## ФРАГМЕНТ ТЕКСТА
↓

В самом деле, гораздо сильнее концентрируется настроение, когда мастер умно скомпонует момент многоговорящего затишья.
Посредственный иллюстратор Ян Стыка «размалевал» арену римского цирка, где хищные звери поедом едят христианских мучеников – кому ногу оторвали, кому руку, кому голову, кого сообща потрошат и терзают. И в результате – что-то жалкое, лубочное, и краем крыльев не задевающее ваших нервов.
Теперь взгляните у Жерома… Кучка обезумевших от ужаса христиан сбилась у стены… А к ней медленно, зловеще, фиксируя своим кошачьим желтым взглядом ее – приближается великолепный тигр… Мгновение – и он сделает гигантский скачек прямо на это обреченное на гибель человеческое мясо… Вы видите, что эта картина, и даже суховато написанная, – но у вас невольно захватывает дух…
Таков и Реньо со своими деспотами фараонами, таков и ученик Жерома – Верещагин.

↑

## ИСХОДНЫЕ ДАННЫЕ

↓

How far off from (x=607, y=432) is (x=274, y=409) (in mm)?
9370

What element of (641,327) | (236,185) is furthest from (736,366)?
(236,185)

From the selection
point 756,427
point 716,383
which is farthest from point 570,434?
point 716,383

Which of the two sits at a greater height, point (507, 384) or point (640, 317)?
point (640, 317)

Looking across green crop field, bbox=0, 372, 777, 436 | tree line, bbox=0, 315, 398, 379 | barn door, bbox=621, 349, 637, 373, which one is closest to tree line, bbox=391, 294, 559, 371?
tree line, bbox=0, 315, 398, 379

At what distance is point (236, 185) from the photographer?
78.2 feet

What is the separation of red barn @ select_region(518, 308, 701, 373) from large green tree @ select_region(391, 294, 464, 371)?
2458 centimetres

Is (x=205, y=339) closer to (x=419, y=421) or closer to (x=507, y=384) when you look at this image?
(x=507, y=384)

↑

## ЗАДАНИЯ
A. Продублируйте полностью фрагмент о картинах Стыки и Жерома, не изменяя в нем ни одного знака.
B. Отфильтруйте записи: какие их строки содержат слово «barn»? Выпишите каждую такую строку целиком.

## ОТВЕТЫ ПО ЗАДАНИЯМ
A.
В самом деле, гораздо сильнее концентрируется настроение, когда мастер умно скомпонует момент многоговорящего затишья.
Посредственный иллюстратор Ян Стыка «размалевал» арену римского цирка, где хищные звери поедом едят христианских мучеников – кому ногу оторвали, кому руку, кому голову, кого сообща потрошат и терзают. И в результате – что-то жалкое, лубочное, и краем крыльев не задевающее ваших нервов.
Теперь взгляните у Жерома… Кучка обезумевших от ужаса христиан сбилась у стены… А к ней медленно, зловеще, фиксируя своим кошачьим желтым взглядом ее – приближается великолепный тигр… Мгновение – и он сделает гигантский скачек прямо на это обреченное на гибель человеческое мясо… Вы видите, что эта картина, и даже суховато написанная, – но у вас невольно захватывает дух…
Таков и Реньо со своими деспотами фараонами, таков и ученик Жерома – Верещагин.

B.
Looking across green crop field, bbox=0, 372, 777, 436 | tree line, bbox=0, 315, 398, 379 | barn door, bbox=621, 349, 637, 373, which one is closest to tree line, bbox=391, 294, 559, 371?
What is the separation of red barn @ select_region(518, 308, 701, 373) from large green tree @ select_region(391, 294, 464, 371)?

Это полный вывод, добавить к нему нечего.